Viewing Record 323 of 324 color

Woven Spine, P.E.T. Scan

  • Accession Number:
    1997:18
  • Artist:
    Hargrave, Alice
  • Date:
    1996
  • Medium:
    Inkjet print
  • Dimensions:
    frame: 23 3/4 in x 23 3/4 in; image: 20 1/2 in x 20 1/2 in
  • Credit Line:
    Museum purchase

About the Photographer

Hargrave, Alice

American, b. 1962

Concerns with nature, the body, and the processes of visual representation lie at the core of Alice Hargrave’s photographic works. In a number of her projects, Hargrave incorporates medical imagery. When the artist's mother required PET scans, she saw in the films an invasive form of portraiture that speaks to the ways in which technology informs modern life and to themes of vulnerability. Positron Emmission Tomography (PET) is intended to observe and record the inner workings of the body, but in Hargrave’s hands, the technology becomes a more expressive tool. “Bleeding Hearts, PET Scan Brain” depicts cross-sections of Hargrave’s mother’s brain, in order from top to bottom, combining the rigorous processes of scientific observation with the emotional charge of intense colors. The title further shifts our interpretation from the clinical to the figurative or poetic. The image “Woven Spine, PET Scan” is also a composite of scans from Hargrave’s mother. The checkerboard pattern of alternating positive and negative images suggests the warp and weft of woven fabrics. Hargrave notes that African commemorative cloths, which create patterns from symbols of the body, serve as a reference point in some of her works; although she uses a computer to do the weaving in this case, the PET scan becomes a technological extension of the tradition of using cloth to tell a story.
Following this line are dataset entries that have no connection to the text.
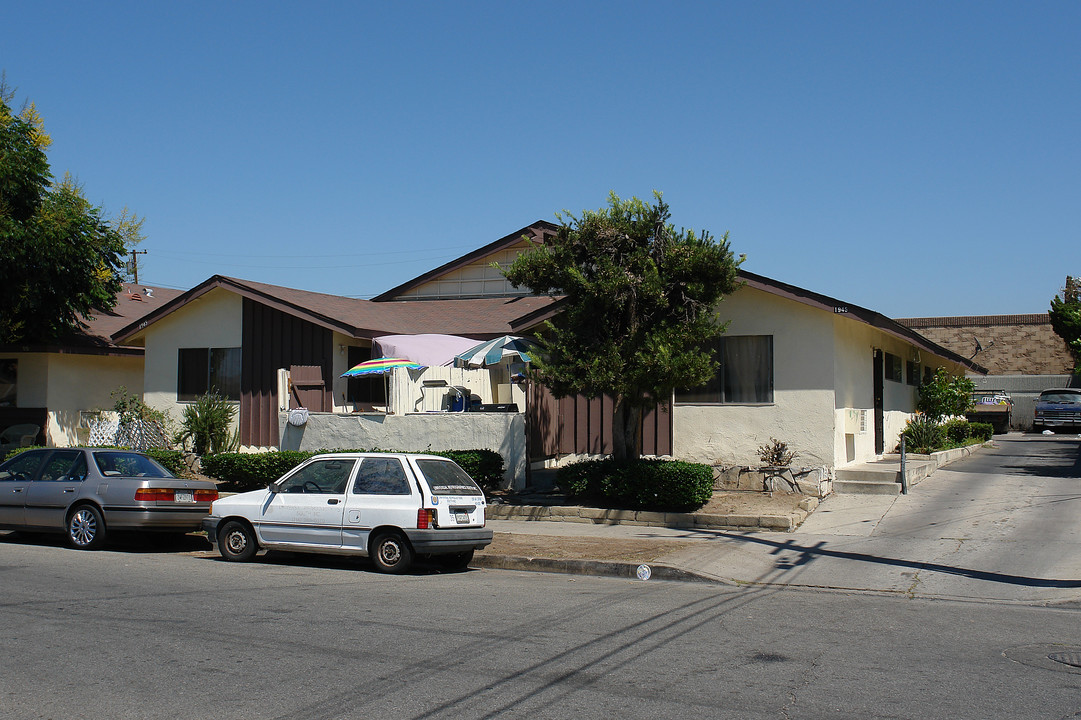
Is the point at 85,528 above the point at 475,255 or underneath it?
underneath

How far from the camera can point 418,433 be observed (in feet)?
59.8

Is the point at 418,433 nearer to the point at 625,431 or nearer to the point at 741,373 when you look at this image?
the point at 625,431

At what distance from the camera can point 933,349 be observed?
875 inches

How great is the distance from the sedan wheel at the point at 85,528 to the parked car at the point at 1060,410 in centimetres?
3340

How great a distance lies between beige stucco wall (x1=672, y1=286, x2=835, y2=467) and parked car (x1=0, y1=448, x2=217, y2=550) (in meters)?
8.71

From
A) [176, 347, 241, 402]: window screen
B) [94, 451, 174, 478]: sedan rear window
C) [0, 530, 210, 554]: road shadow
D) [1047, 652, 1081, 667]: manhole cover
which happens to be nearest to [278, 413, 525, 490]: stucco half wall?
[176, 347, 241, 402]: window screen

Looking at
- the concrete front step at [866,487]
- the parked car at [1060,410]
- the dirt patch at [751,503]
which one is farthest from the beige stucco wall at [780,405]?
the parked car at [1060,410]

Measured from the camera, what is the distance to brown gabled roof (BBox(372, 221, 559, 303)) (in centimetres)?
2503

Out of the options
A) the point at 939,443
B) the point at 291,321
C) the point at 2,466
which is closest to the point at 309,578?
the point at 2,466

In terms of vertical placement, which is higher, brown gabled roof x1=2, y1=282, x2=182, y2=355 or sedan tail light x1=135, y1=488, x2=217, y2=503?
brown gabled roof x1=2, y1=282, x2=182, y2=355

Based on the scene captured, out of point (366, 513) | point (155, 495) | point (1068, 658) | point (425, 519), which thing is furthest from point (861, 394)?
point (155, 495)

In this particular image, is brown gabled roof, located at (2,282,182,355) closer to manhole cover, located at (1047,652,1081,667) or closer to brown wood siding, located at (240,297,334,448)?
brown wood siding, located at (240,297,334,448)

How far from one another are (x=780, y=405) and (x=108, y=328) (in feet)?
64.7

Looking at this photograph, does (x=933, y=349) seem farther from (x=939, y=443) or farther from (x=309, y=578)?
(x=309, y=578)
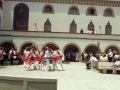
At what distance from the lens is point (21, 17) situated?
3719 cm

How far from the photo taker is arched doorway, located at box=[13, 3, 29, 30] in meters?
Result: 37.1

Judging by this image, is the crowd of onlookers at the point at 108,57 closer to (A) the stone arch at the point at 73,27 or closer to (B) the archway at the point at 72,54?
(B) the archway at the point at 72,54

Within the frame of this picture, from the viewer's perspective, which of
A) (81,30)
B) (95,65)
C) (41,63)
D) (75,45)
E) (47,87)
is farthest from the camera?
(81,30)

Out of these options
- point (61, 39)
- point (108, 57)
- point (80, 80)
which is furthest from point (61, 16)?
point (80, 80)

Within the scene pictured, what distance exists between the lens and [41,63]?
19188 mm

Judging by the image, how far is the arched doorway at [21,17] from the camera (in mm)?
37062

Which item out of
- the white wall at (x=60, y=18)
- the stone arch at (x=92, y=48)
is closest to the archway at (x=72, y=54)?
the stone arch at (x=92, y=48)

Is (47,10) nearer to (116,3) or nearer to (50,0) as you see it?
(50,0)

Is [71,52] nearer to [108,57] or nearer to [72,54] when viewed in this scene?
[72,54]

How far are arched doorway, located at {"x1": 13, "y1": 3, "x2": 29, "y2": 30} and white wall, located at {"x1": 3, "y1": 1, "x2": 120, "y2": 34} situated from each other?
56cm

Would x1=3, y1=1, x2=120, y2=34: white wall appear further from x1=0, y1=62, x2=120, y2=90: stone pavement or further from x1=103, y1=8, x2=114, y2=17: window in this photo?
x1=0, y1=62, x2=120, y2=90: stone pavement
The images in “Found Stone/Gallstone” extend Hargrave's explorations of the body's internal operations and the ways they are represented visually. Hargrave began collecting rocks as a child. As an adult she began to consider the body’s ability to create rocks of its own, in the form of gallstones. She was also struck by how indistinguishable the body's gallstones are from rocks of geologic origins, a natural ambiguity that is underlined in her photographs. When she exhibited this work, Hargrave presented 25 gallstones intermingled with rocks from her childhood collection, creating an arrangement like a rock garden.
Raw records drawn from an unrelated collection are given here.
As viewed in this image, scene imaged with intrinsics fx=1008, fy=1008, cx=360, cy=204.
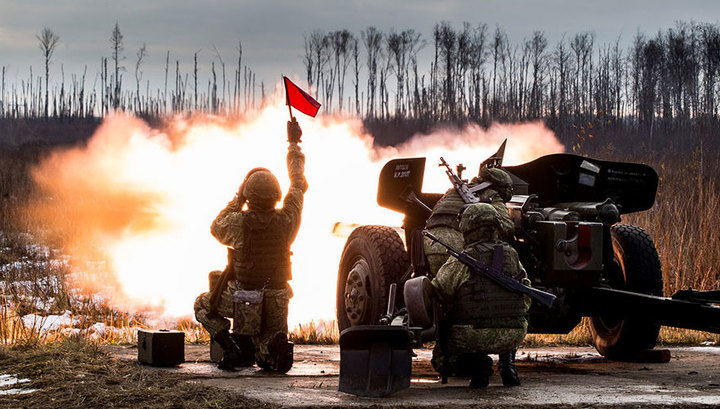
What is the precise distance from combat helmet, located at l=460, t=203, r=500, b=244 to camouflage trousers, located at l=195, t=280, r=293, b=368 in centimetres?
237

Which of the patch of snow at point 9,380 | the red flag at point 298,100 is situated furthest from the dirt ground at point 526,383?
the red flag at point 298,100

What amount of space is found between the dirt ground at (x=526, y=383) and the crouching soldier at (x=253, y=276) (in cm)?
30

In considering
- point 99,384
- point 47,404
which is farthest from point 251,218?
point 47,404

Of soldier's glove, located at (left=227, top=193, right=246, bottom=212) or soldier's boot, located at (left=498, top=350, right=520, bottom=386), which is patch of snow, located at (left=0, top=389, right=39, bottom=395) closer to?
soldier's glove, located at (left=227, top=193, right=246, bottom=212)

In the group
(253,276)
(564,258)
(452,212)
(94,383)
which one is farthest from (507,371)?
(94,383)

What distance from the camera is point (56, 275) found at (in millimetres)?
25047

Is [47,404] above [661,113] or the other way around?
the other way around

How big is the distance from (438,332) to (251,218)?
243 cm

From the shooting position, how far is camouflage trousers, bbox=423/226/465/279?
9422 millimetres

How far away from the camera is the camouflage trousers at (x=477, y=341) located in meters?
8.42

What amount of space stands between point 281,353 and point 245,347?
72 cm

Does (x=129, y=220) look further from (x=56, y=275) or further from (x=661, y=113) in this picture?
(x=661, y=113)

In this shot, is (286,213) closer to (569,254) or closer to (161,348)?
(161,348)

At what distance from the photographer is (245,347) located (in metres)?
10.2
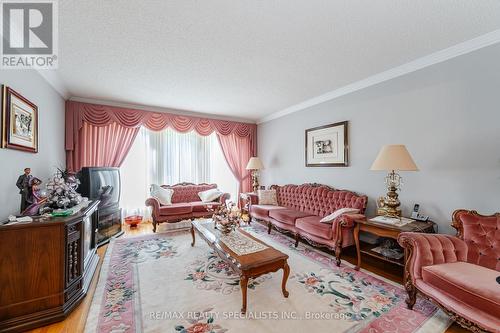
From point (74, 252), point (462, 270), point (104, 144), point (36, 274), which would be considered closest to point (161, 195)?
point (104, 144)

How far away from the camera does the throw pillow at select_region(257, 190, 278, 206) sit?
487 cm

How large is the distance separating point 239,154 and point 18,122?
4456 mm

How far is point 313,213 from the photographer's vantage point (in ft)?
13.2

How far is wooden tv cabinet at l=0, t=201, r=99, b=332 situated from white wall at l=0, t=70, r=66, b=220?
54 cm

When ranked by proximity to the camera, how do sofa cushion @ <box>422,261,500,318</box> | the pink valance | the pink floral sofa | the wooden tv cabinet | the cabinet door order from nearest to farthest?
sofa cushion @ <box>422,261,500,318</box> → the wooden tv cabinet → the cabinet door → the pink valance → the pink floral sofa

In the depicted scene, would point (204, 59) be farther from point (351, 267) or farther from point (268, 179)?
point (268, 179)

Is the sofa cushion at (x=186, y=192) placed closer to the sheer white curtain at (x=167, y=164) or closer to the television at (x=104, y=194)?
the sheer white curtain at (x=167, y=164)

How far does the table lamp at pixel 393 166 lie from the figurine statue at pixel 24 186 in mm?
3872

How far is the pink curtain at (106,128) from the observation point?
424 centimetres

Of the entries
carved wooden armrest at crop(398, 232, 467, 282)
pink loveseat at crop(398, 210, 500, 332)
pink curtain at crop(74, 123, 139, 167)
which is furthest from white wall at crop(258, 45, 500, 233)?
pink curtain at crop(74, 123, 139, 167)

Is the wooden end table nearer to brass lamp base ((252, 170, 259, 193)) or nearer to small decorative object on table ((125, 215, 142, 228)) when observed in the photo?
brass lamp base ((252, 170, 259, 193))

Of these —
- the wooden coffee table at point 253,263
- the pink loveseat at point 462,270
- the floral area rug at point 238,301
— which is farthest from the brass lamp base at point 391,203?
the wooden coffee table at point 253,263

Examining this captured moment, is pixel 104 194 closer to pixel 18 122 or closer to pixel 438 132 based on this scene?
pixel 18 122

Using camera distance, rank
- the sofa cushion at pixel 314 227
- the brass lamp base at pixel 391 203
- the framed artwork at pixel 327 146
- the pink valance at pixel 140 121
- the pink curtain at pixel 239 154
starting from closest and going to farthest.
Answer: the brass lamp base at pixel 391 203 < the sofa cushion at pixel 314 227 < the framed artwork at pixel 327 146 < the pink valance at pixel 140 121 < the pink curtain at pixel 239 154
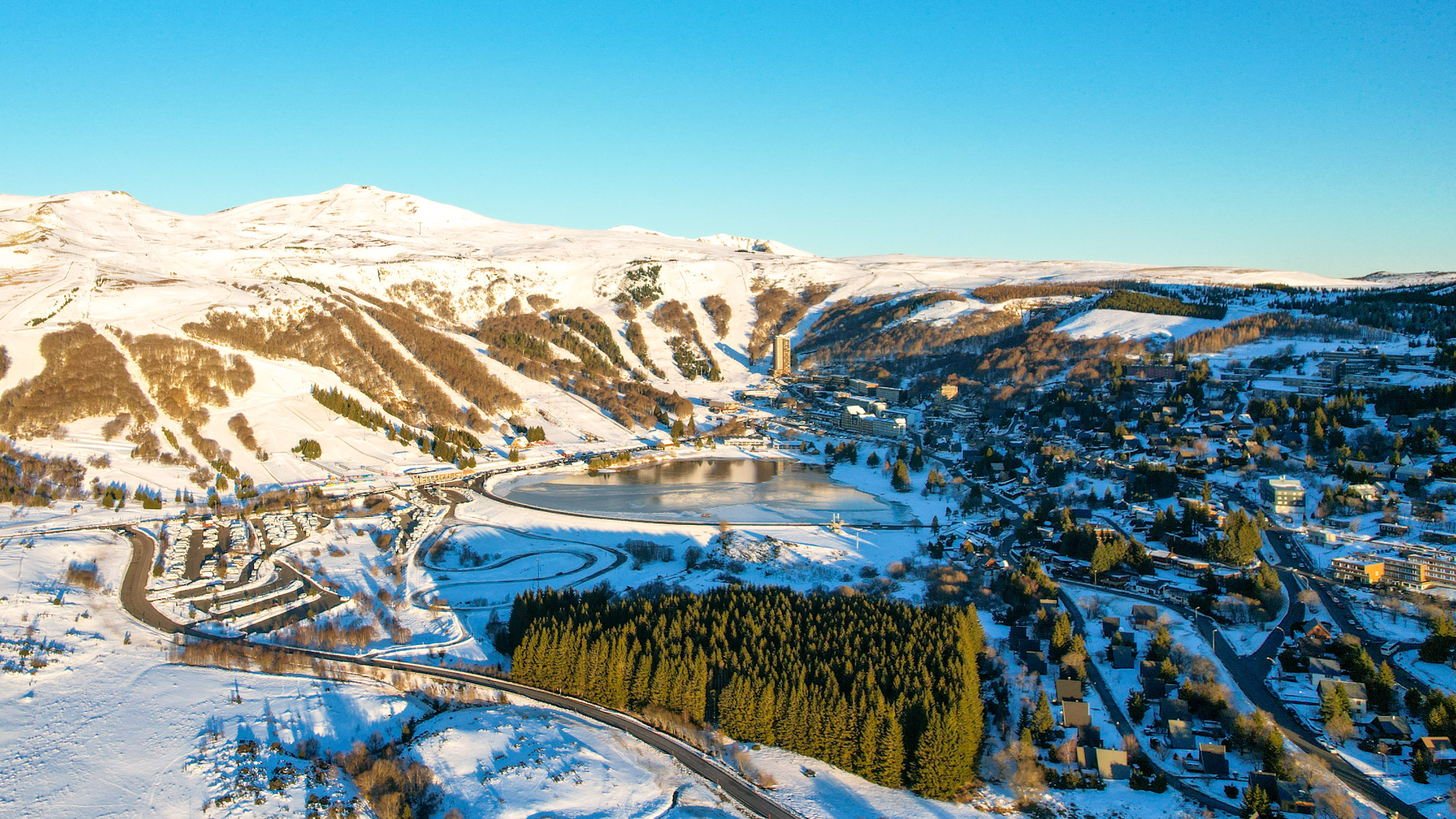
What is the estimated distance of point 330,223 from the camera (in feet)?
355

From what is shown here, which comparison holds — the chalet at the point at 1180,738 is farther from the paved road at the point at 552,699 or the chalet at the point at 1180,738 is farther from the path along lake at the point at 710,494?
the path along lake at the point at 710,494

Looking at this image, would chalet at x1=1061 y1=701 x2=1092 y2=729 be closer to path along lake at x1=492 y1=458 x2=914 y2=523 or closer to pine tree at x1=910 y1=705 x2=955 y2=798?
pine tree at x1=910 y1=705 x2=955 y2=798

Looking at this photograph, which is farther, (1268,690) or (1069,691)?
(1268,690)

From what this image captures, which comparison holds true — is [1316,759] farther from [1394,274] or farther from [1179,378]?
[1394,274]

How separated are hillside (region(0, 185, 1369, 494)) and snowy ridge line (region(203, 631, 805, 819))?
2158 centimetres

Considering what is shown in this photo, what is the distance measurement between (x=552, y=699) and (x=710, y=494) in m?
23.3

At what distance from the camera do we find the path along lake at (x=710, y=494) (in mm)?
39344

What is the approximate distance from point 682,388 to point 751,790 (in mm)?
58122

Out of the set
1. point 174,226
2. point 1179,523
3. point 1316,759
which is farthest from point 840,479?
point 174,226

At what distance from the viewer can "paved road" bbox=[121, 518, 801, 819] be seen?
58.1 ft

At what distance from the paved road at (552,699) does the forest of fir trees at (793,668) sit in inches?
17.6

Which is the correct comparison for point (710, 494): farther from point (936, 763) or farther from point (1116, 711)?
point (936, 763)

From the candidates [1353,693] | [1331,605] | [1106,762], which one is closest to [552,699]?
[1106,762]

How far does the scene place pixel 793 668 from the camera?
20.7 m
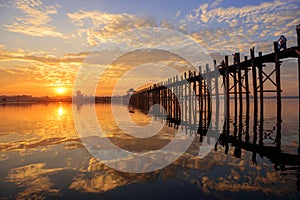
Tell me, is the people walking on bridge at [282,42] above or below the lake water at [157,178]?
above

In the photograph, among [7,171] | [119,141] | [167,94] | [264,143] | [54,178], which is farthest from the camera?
[167,94]

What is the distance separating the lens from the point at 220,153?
1001 centimetres

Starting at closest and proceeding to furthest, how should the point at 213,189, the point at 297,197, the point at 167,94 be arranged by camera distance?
the point at 297,197 < the point at 213,189 < the point at 167,94

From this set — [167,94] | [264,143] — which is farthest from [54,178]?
[167,94]

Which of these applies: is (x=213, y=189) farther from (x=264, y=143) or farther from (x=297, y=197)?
(x=264, y=143)

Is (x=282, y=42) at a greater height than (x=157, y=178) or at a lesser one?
greater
The series Home (movies) address a different set of concerns while still engaging with the nature of different visual imaging technologies. To create these works, Hargrave digitally captures frames from her family’s 8mm vacation films that had been transferred to video. In subjecting her chosen clips to several acts of translation—from film to video, then from video to a computer monitor, and finally from screen capture to a tangible pigment print—she creates a sense of temporal and psychological distance between the original scene and its final manifestation. The successive process of mediating these images, with a gradual loss in clarity, suggests the effects of time on memory.

Born in Chicago, Hargrave earned a BA from Tulane University, New Orleans (1984) and an MFA from University of Illinois, Chicago (1994). She teaches photography at Columbia College Chicago.